Given the investment horizon of 90 days MillerKnoll is expected to generate 0.8 times more return on investment than Lovesac. However, MillerKnoll is 1.25 times less risky than Lovesac. It trades about 0.07 of its potential returns per unit of risk. The Lovesac is currently generating about 0.05 per unit of risk. If you would invest  1,331  in MillerKnoll on August 27, 2024 and sell it today you would earn a total of  1,122  from holding MillerKnoll or generate 84.3% return on investment over 90 days.
Time Period3 Months [change]
DirectionMoves Against 
StrengthWeak
Accuracy100.0%
ValuesDaily Returns

MillerKnoll  vs.  The Lovesac

 Performance 
       Timeline  
MillerKnoll 

Risk-Adjusted Performance

0 of 100

 
Weak
 
Strong
Very Weak
Over the last 90 days MillerKnoll has generated negative risk-adjusted returns adding no value to investors with long positions. In spite of weak performance in the last few months, the Stock's forward-looking signals remain very healthy which may send shares a bit higher in December 2024. The recent disarray may also be a sign of long period up-swing for the firm investors.
Lovesac 

Risk-Adjusted Performance

13 of 100

 
Weak
 
Strong
Good
Compared to the overall equity markets, risk-adjusted returns on investments in The Lovesac are ranked lower than 13 (%) of all global equities and portfolios over the last 90 days. In spite of rather weak basic indicators, Lovesac exhibited solid returns over the last few months and may actually be approaching a breakup point.
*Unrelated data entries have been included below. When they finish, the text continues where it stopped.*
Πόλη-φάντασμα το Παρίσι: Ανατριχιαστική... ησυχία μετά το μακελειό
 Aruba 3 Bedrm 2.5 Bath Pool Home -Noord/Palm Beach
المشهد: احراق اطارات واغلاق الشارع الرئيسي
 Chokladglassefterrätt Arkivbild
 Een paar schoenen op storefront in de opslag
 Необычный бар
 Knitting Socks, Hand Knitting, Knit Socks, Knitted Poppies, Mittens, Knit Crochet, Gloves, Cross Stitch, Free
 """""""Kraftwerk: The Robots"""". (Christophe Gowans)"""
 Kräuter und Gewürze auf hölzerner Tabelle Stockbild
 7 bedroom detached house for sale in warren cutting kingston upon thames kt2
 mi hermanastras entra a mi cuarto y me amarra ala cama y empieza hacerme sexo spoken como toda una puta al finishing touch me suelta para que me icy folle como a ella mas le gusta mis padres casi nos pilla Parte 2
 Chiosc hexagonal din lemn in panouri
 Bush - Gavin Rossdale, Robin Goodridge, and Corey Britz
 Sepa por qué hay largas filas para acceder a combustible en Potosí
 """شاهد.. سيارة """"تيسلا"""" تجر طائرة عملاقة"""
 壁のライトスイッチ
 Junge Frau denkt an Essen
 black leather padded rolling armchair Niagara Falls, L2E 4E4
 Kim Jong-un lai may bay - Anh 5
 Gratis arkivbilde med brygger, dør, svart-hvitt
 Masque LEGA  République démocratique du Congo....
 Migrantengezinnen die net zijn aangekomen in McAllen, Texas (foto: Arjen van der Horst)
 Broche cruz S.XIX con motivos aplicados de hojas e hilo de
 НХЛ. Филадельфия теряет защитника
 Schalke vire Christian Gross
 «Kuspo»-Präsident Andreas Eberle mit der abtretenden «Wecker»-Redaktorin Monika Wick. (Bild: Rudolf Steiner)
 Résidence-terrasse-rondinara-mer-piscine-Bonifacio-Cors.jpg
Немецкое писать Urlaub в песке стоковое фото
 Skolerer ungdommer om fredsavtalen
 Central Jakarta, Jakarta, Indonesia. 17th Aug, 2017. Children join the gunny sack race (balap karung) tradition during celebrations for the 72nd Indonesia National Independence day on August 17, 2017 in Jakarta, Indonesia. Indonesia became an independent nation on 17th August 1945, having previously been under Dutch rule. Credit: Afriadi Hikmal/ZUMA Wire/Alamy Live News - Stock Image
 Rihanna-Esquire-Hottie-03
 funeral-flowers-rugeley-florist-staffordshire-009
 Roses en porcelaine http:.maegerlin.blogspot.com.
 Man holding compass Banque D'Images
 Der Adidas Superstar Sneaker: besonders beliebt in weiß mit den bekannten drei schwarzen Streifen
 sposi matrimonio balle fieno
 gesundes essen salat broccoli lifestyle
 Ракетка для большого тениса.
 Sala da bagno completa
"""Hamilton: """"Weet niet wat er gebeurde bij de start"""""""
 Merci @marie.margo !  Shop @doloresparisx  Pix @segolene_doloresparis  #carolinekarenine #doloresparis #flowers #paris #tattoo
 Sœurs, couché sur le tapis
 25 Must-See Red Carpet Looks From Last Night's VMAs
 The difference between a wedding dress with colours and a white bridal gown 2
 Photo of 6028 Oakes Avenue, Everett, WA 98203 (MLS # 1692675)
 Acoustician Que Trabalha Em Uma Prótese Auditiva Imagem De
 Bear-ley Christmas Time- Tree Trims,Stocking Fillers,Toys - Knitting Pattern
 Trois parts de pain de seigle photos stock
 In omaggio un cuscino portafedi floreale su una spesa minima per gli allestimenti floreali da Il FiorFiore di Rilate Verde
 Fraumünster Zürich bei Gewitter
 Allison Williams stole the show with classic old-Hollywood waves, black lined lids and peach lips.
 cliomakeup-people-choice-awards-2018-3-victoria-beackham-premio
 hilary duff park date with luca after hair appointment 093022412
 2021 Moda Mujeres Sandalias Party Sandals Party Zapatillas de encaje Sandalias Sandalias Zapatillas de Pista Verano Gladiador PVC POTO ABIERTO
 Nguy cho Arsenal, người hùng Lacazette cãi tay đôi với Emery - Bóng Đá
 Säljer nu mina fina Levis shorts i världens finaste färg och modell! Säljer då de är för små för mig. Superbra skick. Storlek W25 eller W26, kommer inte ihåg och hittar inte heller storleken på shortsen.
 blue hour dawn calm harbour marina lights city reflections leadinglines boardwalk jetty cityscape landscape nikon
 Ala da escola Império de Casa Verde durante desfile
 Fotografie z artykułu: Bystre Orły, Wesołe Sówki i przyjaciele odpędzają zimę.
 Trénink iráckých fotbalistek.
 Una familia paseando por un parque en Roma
MillerKnoll and Lovesac Volatility Contrast

   Predicted Return Density   
       Returns  

Pair Trading with MillerKnoll and Lovesac

The main advantage of trading using opposite MillerKnoll and Lovesac positions is that it hedges away some unsystematic risk. Because of two separate transactions, even if MillerKnoll position performs unexpectedly, Lovesac can make up some of the losses. Pair trading also minimizes risk from directional movements in the market. For example, if an entire industry or sector drops because of unexpected headlines, the short position in Lovesac will offset losses from the drop in Lovesac's long position.
The idea behind MillerKnoll and The Lovesac pairs trading is to make the combined position market-neutral, meaning the overall market's direction will not affect its win or loss (or potential downside or upside). This can be achieved by designing a pairs trade with two highly correlated stocks or equities that operate in a similar space or sector, making it possible to obtain profits through simple and relatively low-risk investment.
Check out your portfolio center.
Note that this page's information should be used as a complementary analysis to find the right mix of equity instruments to add to your existing portfolios or create a brand new portfolio. You can also try the Portfolio Backtesting module to avoid under-diversification and over-optimization by backtesting your portfolios.